Data extracted from a collection:
+---+

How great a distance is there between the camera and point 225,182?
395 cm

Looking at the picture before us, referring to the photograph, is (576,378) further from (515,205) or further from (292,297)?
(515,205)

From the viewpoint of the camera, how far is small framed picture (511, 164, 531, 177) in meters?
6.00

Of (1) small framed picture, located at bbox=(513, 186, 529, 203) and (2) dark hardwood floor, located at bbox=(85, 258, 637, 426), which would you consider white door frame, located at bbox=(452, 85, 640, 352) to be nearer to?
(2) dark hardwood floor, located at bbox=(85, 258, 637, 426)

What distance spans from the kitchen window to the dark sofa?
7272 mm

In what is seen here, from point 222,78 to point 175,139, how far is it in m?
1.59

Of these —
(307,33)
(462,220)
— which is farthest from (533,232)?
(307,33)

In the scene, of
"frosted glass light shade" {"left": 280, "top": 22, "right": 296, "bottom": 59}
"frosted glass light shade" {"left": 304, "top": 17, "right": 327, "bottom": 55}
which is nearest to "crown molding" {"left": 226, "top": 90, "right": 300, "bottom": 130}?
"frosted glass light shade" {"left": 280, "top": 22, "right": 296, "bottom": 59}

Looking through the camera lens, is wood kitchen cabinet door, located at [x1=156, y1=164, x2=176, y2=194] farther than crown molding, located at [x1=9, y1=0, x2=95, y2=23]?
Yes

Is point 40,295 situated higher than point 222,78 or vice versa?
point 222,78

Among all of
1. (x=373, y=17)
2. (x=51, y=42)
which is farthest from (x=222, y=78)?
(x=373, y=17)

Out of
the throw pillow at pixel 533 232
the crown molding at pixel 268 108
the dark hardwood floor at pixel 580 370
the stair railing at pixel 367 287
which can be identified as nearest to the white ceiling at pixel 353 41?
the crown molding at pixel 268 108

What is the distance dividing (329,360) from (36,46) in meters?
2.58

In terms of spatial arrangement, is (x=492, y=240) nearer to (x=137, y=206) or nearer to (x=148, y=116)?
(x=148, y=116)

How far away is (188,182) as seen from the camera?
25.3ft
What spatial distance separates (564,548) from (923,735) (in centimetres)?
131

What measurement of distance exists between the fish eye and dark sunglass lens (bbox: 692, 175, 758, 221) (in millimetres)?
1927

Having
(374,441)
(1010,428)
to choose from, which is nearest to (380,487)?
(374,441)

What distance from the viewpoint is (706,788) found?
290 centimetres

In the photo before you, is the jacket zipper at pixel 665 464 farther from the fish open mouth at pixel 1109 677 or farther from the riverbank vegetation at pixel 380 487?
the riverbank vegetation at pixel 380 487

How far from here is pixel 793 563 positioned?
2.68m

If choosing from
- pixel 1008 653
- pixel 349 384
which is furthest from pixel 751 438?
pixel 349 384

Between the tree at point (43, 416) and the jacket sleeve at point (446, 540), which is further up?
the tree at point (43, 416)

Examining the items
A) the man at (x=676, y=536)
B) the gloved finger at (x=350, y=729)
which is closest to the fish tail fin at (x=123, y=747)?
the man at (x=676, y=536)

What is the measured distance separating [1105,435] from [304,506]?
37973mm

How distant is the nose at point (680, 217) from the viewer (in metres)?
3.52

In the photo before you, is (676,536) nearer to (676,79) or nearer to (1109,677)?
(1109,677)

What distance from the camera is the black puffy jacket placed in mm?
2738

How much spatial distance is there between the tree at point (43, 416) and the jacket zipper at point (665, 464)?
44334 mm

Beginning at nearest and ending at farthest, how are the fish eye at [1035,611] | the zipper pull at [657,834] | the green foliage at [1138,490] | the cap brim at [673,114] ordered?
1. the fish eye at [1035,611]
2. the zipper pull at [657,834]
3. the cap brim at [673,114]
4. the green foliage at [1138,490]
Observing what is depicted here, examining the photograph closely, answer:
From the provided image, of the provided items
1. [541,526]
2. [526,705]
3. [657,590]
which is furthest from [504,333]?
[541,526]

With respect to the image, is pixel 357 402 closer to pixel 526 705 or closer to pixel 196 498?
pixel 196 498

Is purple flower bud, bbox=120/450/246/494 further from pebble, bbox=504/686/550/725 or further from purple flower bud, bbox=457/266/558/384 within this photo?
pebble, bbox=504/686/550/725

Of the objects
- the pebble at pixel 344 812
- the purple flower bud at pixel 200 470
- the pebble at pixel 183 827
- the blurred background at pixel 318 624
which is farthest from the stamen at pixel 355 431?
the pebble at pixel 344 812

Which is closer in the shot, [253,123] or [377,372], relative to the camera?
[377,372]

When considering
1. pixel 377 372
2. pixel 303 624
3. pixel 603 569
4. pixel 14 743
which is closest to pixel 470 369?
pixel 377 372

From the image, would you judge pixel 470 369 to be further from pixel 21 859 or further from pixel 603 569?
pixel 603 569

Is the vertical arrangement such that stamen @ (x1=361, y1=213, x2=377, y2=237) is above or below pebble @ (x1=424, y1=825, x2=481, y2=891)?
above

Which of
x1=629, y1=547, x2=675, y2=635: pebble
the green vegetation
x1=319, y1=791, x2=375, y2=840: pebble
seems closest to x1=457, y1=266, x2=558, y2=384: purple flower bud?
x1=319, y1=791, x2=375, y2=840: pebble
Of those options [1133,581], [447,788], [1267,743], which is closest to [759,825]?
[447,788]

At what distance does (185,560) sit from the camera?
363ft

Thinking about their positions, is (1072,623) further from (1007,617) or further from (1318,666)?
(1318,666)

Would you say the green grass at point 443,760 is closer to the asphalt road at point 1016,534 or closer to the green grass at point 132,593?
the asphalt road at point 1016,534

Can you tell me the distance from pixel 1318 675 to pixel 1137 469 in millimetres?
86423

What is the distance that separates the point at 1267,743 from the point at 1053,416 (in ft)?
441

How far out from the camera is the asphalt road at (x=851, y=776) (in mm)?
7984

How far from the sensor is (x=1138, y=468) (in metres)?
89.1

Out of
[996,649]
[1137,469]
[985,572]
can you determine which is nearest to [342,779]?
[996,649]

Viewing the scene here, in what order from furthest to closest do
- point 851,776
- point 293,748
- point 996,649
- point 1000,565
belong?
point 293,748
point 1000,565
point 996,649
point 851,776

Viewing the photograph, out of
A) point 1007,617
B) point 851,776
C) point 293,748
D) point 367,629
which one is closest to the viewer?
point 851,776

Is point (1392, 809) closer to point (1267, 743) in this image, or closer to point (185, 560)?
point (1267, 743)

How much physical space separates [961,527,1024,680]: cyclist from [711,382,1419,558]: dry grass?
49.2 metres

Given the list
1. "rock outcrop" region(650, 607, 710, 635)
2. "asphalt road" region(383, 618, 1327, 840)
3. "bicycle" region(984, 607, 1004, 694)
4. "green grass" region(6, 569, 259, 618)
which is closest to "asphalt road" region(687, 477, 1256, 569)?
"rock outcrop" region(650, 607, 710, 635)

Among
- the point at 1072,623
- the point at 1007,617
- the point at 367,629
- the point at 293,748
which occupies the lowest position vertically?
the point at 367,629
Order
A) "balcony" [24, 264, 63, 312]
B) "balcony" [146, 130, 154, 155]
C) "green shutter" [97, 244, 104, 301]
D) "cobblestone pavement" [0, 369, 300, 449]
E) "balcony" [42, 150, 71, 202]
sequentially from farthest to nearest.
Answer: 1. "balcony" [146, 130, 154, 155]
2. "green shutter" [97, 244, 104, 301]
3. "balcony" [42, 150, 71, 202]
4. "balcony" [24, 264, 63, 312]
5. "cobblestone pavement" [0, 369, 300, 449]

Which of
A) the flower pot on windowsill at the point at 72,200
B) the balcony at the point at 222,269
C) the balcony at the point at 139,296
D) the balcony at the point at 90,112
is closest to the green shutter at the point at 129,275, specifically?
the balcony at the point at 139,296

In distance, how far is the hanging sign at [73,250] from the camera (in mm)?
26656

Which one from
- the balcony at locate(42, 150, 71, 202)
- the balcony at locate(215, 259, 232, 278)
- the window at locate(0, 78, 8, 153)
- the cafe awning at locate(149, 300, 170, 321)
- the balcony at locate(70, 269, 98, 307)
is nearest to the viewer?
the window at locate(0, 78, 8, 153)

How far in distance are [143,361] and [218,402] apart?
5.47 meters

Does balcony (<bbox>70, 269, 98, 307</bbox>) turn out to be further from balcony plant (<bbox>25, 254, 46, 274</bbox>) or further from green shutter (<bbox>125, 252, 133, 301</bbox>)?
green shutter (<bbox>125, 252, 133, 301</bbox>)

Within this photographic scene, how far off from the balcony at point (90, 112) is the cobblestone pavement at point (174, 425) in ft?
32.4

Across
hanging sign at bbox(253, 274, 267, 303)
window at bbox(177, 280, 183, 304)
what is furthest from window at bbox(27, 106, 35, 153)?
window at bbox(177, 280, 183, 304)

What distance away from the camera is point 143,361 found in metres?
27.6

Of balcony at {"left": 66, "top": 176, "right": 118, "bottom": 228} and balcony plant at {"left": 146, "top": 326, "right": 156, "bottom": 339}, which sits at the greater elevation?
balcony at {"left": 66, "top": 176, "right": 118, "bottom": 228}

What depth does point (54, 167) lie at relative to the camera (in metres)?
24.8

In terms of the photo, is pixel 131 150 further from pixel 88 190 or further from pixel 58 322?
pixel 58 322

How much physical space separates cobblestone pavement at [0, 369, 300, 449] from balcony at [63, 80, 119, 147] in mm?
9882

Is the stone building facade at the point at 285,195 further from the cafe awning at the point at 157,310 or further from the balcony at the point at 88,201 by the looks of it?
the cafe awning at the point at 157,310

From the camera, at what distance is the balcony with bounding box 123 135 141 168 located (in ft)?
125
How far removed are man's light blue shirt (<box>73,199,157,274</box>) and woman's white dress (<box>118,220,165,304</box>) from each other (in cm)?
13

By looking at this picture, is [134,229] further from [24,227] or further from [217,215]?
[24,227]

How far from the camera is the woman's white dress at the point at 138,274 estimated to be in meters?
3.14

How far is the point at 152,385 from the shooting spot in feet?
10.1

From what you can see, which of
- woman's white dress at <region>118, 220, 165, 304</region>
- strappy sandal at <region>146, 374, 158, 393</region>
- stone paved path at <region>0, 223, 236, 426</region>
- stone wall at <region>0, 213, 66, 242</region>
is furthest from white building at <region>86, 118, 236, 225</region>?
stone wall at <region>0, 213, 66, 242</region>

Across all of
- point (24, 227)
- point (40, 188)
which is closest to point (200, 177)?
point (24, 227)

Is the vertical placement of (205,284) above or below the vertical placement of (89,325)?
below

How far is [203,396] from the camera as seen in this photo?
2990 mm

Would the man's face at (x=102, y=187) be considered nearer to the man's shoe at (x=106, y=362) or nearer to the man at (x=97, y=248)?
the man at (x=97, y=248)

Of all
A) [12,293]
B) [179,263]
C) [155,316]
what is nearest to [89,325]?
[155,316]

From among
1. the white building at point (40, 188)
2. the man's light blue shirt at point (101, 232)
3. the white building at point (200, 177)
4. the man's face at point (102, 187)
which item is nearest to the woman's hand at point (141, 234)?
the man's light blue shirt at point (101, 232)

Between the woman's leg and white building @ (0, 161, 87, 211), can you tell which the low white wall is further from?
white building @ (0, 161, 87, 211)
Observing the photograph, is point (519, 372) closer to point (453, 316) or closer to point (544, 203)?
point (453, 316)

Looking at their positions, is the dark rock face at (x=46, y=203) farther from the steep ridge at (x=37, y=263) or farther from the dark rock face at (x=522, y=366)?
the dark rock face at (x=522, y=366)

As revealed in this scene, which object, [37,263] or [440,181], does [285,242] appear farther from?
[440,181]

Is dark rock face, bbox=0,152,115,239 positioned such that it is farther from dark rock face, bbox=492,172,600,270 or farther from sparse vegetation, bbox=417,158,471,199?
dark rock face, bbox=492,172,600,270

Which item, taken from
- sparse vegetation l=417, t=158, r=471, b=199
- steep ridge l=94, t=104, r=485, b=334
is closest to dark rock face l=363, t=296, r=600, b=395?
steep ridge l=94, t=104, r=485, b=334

+---+

**Short exercise:** Everything from the line containing "Between the woman's" through the final line of the listing, inclusive, must be reproduced exactly; leave out the rest.

**Solution to the problem:**
Between the woman's leg and white building @ (0, 161, 87, 211), can you tell which the low white wall is further from?
white building @ (0, 161, 87, 211)
Observing the photograph, is point (519, 372) closer to point (453, 316) or closer to point (544, 203)?
point (453, 316)

Looking at their positions, is the dark rock face at (x=46, y=203) farther from the steep ridge at (x=37, y=263) or farther from the dark rock face at (x=522, y=366)?
the dark rock face at (x=522, y=366)

As revealed in this scene, which object, [37,263] or [440,181], does [285,242] appear farther from?
[440,181]

Is dark rock face, bbox=0,152,115,239 positioned such that it is farther from dark rock face, bbox=492,172,600,270 or farther from sparse vegetation, bbox=417,158,471,199?
dark rock face, bbox=492,172,600,270

Which item, taken from
- sparse vegetation l=417, t=158, r=471, b=199
- steep ridge l=94, t=104, r=485, b=334
is closest to dark rock face l=363, t=296, r=600, b=395?
steep ridge l=94, t=104, r=485, b=334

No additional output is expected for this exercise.